“想要的话,就别出声。”
姜以柔动弹不得,被迫承受着,衣柜外却是方镜麒越来越近的脚步声。
姜以柔几乎昏过去,浑身抖个不停。
方隐年这个疯子!
姜以柔从未如此崩溃过。
她也不知道怎么回事,莫名其妙地被迫藏身于狭窄的衣柜中,身前是冰冷的硬木板,背后却是方隐年宽厚炙热的胸膛。
那具结实强壮的身体极有压迫感,几乎将她肺里的空气都榨了个干净,让她有些喘不过气来。
当然,姜以柔也根本不敢动。
因为外面就是方镜麒和姜渔这两个难缠的高中生,他们正到处“搜查”着这间待客室,试图在房间里找到她的身影。
姜以柔浑身僵硬,像只受惊的兔子一般警惕又恐惧,生怕制造出一丁点儿动静,从而暴露出自己的行踪。
姜以柔知道自己现在是一副什么模样。
【1】
那条由她精挑细选出的黑色礼裙已经被方隐年这个狗东西扯坏了,衣服松松垮垮地不成样子,她现在不仅一身狼狈,那泛红的面色也无声地透着暧昧,根本见不了人。
更何况她和方隐年还躲在狭小的衣柜里,他们这个特殊的处境,以及这个难堪的姿态,摆明了做贼心虚,任谁都看得出来他们刚经历过什么。
如果被姜渔和方镜麒这两个未成年小屁孩亲眼看到她这副模样……姜以柔简直想死的心都有了!
衣柜里狭窄而昏暗,连空气仿佛都黏稠了几分,让姜以柔直感觉喘不过气。她什么都看不见,这种情况下,其他感官反而更加敏锐了。
姜以柔浑身紧绷地呆在衣柜里,动都不敢动一下,生怕发出一丁点儿动静惊动了外面的两个人。
这还是她第一次无心享受快乐的余韵,从大脑到身体都高度紧张,全神贯注地听着衣柜外的脚步声。
然而,就在她紧绷得像一张拉满的弓弦时,方隐年做了一个让她几乎尖叫出声的动作。
方隐年膝盖微抬,他一手捂住她的嘴巴,另一只手勾住她的腰肢,紧贴着她后背的身躯微微一沉。
姜以柔猛地瞪大了眼睛,几乎不敢相信此时发生的事。
姜以柔瞬间头皮发麻,差点惊呼出声,所有声音却被捂在嘴上的那只大手堵了回去。
她开始不受控制起来,眼角的泪珠像是断了线的珠子一般不停落下,不知是因为害怕,还是因为那股难以拒绝的灭顶之感。

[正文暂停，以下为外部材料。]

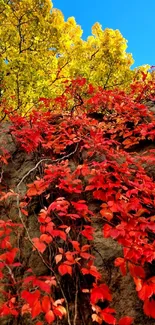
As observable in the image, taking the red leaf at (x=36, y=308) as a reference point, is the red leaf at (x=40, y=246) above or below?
above

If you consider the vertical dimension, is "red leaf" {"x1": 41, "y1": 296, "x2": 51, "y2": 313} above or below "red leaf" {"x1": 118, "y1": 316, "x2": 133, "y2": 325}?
above

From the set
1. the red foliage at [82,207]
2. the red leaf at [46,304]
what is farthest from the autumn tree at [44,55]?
the red leaf at [46,304]

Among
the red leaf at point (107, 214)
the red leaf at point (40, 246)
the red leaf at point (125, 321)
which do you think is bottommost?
the red leaf at point (125, 321)

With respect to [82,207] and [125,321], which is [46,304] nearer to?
[125,321]

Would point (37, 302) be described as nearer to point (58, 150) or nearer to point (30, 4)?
point (58, 150)

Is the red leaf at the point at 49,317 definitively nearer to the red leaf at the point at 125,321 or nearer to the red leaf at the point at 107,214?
the red leaf at the point at 125,321

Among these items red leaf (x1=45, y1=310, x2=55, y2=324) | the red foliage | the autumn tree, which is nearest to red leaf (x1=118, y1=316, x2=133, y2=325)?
the red foliage

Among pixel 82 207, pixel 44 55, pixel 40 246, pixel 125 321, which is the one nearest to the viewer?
pixel 125 321

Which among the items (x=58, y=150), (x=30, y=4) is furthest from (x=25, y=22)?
(x=58, y=150)

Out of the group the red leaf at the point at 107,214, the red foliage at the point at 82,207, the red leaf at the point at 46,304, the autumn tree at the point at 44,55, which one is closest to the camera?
the red leaf at the point at 46,304

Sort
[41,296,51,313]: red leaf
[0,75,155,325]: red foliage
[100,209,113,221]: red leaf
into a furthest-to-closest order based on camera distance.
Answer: [100,209,113,221]: red leaf
[0,75,155,325]: red foliage
[41,296,51,313]: red leaf

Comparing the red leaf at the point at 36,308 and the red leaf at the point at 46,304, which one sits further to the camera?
the red leaf at the point at 46,304

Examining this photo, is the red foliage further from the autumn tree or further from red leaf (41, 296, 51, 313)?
the autumn tree

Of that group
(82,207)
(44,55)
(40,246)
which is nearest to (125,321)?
(40,246)
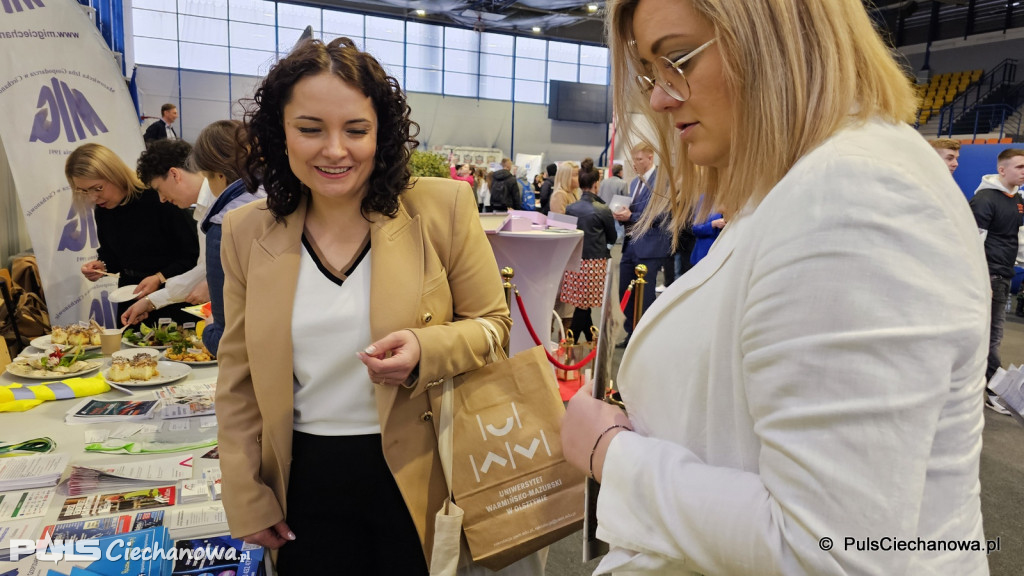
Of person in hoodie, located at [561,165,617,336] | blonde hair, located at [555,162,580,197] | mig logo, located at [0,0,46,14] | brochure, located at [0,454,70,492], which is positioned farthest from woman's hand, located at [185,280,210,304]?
blonde hair, located at [555,162,580,197]

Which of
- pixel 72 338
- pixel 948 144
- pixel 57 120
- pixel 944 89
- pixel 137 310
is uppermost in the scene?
pixel 944 89

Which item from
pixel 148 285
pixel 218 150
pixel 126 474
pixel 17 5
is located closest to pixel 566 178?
pixel 148 285

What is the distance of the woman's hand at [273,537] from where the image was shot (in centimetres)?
139

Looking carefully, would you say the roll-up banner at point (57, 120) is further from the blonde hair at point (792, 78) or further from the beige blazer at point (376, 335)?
the blonde hair at point (792, 78)

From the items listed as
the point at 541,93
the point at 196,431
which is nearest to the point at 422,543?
the point at 196,431

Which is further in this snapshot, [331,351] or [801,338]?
[331,351]

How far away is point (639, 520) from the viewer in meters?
0.71

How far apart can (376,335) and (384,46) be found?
20.4m

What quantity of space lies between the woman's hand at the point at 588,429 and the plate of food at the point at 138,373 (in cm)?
208

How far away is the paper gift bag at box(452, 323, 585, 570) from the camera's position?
1.33 metres

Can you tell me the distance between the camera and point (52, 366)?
8.18 feet

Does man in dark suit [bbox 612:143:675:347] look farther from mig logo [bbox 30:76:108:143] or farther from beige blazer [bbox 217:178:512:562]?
mig logo [bbox 30:76:108:143]

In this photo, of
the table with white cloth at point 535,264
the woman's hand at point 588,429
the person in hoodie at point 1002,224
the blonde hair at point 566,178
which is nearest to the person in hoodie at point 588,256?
the blonde hair at point 566,178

外面的脚步声越来越近了,方镜麒已经走进了这间小卧室,开始四处搜寻起来。
他一边漫不经心地四处逛着,一边还高声喊了起来,“姜以柔,你在吗?应我一声啊!”
亲耳听着那脚步声越来越近,姜以柔脑海里瞬间警铃大作,强烈的惧意让她不受控制地绷紧了身体,整个人都忍不住轻轻发颤。
方隐年身形一滞,喉间不由得溢出一丝压抑的闷哼。
他的嗓音醇厚而低沉,此时带着一丝哑意,连喘息声都那么撩人。